▶ _YOUR TASKS_
1. Answer these questions about the net zero energy buildings text, marking each answer with the matching letter.
(a) How much did Hotel Stadthalle invest to reach a zero energy balance?
(b) In what month and year was the EspaiZero building inaugurated?
(c) Which German programme supports plus energy buildings?
2. Pick up the text on net zero and plus energy buildings after its last line and continue it.

Within the framework of the Intelligent Energy Agency and their programmes “Solar Heating and Cooling” and “Energy in Buildings and Communities” a joint Task 40/Annex 52 has been working on “Net Zero Energy Solar Buildings”.
Boutique Hotel Stadthalle Vienna: a zero-energy balance hotel
© Boutiquehotel Stadthalle Wien
The Boutique Hotel Stadthalle in Vienna has invested in sustainable resources and saving energy. It has taken advantage of an innovative European programme that is helping hotels, which are responsible for 20 percent of the CO2 emitted by the tourist industry, to reduce their carbon footprint and to boost their competitiveness. Hotel Stadthalle is the first urban hotel in the world to have zero energy balance, meaning that they produce as much energy as they use. To achieve this they have invested 700,000 € in systems like water volume reduction, rainwater collection, recycling drinking water, LED lighting, solar thermal panels, photovoltaics, micro wind turbines and ground source heat pumps. The measures resulted in the hotel having only 2 percent energy costs compared to the total operation costs, whereas normally a 3-star hotel has a benchmark of 6 - 7 percent energy costs.
EspaiZero. A semi-retrofit of an existing building; the first Net Zero-Energy experience in Spain
EspaiZero aerial view (© Wattia Inova)
The new Wattia Headquarters and EspaiZero laboratory has achieved 100% zero-energy balance in the retrofit of the ground floor of an existing building. The renovation included passive systems like insulation (continuous layer of at least 8 cm of highly insulating material), triple-glazed windows and a solar chimney as well as active systems like geothermal heat pumps used for heating and cooling, solar thermal collectors, photovoltaics, LEDs and building automation and control. At present, EspaiZero’s real energy consumption is very close to zero. Since the inauguration of the building in April 2013, the monthly energy bill has been less than 2 kWh/mth.; this means less than 1 €/mth. energy costs. The total costs amounted to 1,350 €/m² with 270,000 € refurbishment costs and 80,000 € costs for the installation of the renewable systems.
Plus energy level
From zero energy to plus energy is a small step. In the end the balance of energy used and energy generated has to be positive, meaning that more energy is generated than used. Since the real energy use of a building often differs at least slightly from the calculated energy use, the projects include slightly oversized energy generation systems that can compensate for a bit higher energy uses. The over-dimensioning can make the project a success if the monitoring phase shows somewhat different results than the energy performance calculation or simulation. In reality, this makes most of the zero energy buildings plus energy buildings. To hit the mark in the monitored reality with exactly the necessary size of the energy generation system, would be very risky. On the other hand the over-dimensioning of systems leads to higher costs. As with zero energy, the plus energy status can be achieved under different boundary conditions.
A few countries have launched support programmes for plus energy buildings. Germany’s Efficiency House Plus programme is one of them.
Plus energy St. Franziskus Elementary School in Halle, Germany
South-view on the eastern part of the school building (© Hochschule Magdeburg-Stendal)

▶ _EXTRACTED INFORMATION_
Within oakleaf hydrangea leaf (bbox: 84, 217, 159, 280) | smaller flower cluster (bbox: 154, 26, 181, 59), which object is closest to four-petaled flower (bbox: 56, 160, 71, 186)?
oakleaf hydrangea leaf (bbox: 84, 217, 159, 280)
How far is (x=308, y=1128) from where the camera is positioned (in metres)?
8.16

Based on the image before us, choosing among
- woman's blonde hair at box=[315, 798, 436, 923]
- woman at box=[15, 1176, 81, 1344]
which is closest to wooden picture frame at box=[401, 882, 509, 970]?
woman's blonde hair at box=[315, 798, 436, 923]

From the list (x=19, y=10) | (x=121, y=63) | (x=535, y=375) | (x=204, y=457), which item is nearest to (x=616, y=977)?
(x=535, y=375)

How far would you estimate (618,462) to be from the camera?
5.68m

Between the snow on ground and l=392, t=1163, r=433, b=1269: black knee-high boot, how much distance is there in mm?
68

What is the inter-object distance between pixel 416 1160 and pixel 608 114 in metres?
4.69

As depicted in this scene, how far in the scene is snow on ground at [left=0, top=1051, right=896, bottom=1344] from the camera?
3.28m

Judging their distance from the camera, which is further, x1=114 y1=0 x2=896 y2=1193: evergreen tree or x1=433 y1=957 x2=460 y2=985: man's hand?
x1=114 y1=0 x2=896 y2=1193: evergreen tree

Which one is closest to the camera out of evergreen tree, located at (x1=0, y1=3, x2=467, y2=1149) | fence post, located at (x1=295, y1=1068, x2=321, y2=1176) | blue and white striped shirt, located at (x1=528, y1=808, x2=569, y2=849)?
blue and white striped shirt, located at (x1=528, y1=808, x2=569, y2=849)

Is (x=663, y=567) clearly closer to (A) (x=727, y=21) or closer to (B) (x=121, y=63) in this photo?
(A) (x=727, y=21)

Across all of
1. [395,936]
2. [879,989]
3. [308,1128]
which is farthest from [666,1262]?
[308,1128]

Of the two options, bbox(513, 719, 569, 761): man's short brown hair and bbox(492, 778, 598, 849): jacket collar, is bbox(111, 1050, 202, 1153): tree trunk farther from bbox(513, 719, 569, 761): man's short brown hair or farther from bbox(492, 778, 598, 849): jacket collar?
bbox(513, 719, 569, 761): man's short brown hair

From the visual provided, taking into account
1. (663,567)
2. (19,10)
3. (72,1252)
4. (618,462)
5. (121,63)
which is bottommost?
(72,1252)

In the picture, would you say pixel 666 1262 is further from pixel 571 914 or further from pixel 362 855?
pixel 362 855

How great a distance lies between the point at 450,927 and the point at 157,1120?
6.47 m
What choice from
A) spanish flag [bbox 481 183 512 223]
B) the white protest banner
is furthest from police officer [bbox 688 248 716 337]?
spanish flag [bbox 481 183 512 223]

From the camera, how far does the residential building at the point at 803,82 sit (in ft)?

▶ _ANSWERS TO THE TASKS_
1.
(a) 700,000 €
(b) April 2013
(c) Efficiency House Plus programme

2.
A plus energy school was built in Halle (Saale), as a sustainable and ecological construction made with timber frame and cellulose insulation in accordance with the Passive House standard. The building envelope has very high thermal protection as a result of the cellulose insulation. An innovative window system was applied consisting of two double-glazed windows integrated into a singular frame in order to reduce the thermal bridge effects. The ventilation system is used for heating and preheated via geothermal heat exchangers and heat recovery. Domestic hot water (DHW) is generated by solar thermal collectors. The school building covers a large part of its electricity needs with two photovoltaic systems installed on the school's roof and on the carport. The total building costs amounted to 6.9 million € with building structures for 3.4 million € and technical systems for 1.1 million €. The plus energy goal of the school is based on the comparison of primary energy consumption and primary energy production. The consumption taken into account is heating, cooling, DHW, lighting and ventilation.
The school building was put into operation in February 2014 and its energy consumption has been monitored ever since. A total primary energy consumption of 72.2 kWh/m².year has been monitored compared to the total renewable primary energy production of 77.8 kWh/m².year, so that the plus energy goal of the building was met.
A positive energy concept house near Lyon (France)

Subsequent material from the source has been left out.